The step is applicable only if you have iptables enabled.

You will need to explicitly allow access to various services if you have the iptables firewall enabled. This configuration will vary depending on the services you wish to enable, the clients you want to allow and the IP numbering scheme of your network.

The configuration for iptables can be found in /etc/sysconfig/iptables

You will need to enable access for the following services, but the port numbers may vary depending on your installation.

Service Port
Web Server 80/tcp
xinetd service 2469/tcp

You will need to customize the following examples for your environment:

Examples:

To enable your servers (10.40.0.0 - 10.40.255.255) to send log data to the xinetd service on tcp 2469.

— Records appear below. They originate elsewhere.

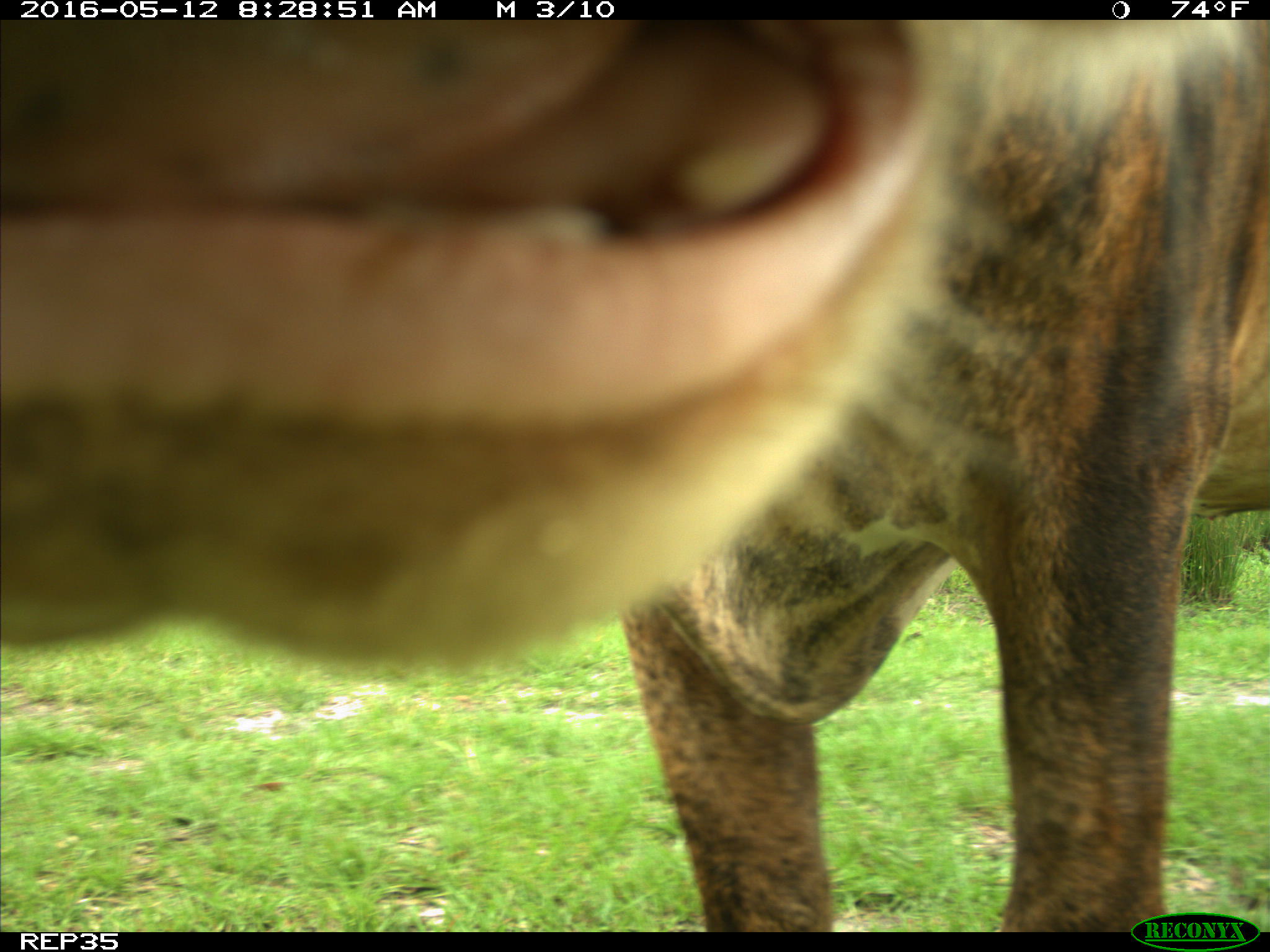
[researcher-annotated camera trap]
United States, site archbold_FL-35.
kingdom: Animalia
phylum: Chordata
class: Mammalia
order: Artiodactyla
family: Bovidae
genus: Bos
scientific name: Bos taurus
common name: domestic cow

    -A RH-Firewall-1-INPUT -s 10.40.0.0/255.255.0.0 -p tcp -m state --state NEW -m tcp --dport 2469 -j ACCEPT
To enable your client (10.123.0.0 - 10.123.255.255) to access the web server on port tcp 80
    -A RH-Firewall-1-INPUT -s 10.123.0.0/255.255.0.0 -p tcp -m state --state NEW -m tcp --dport 80 -j ACCEPT
You will need to restart the iptables service after making changes to the /etc/sysconfig/iptables. If this service fails to start, then you probably have an error in your entries.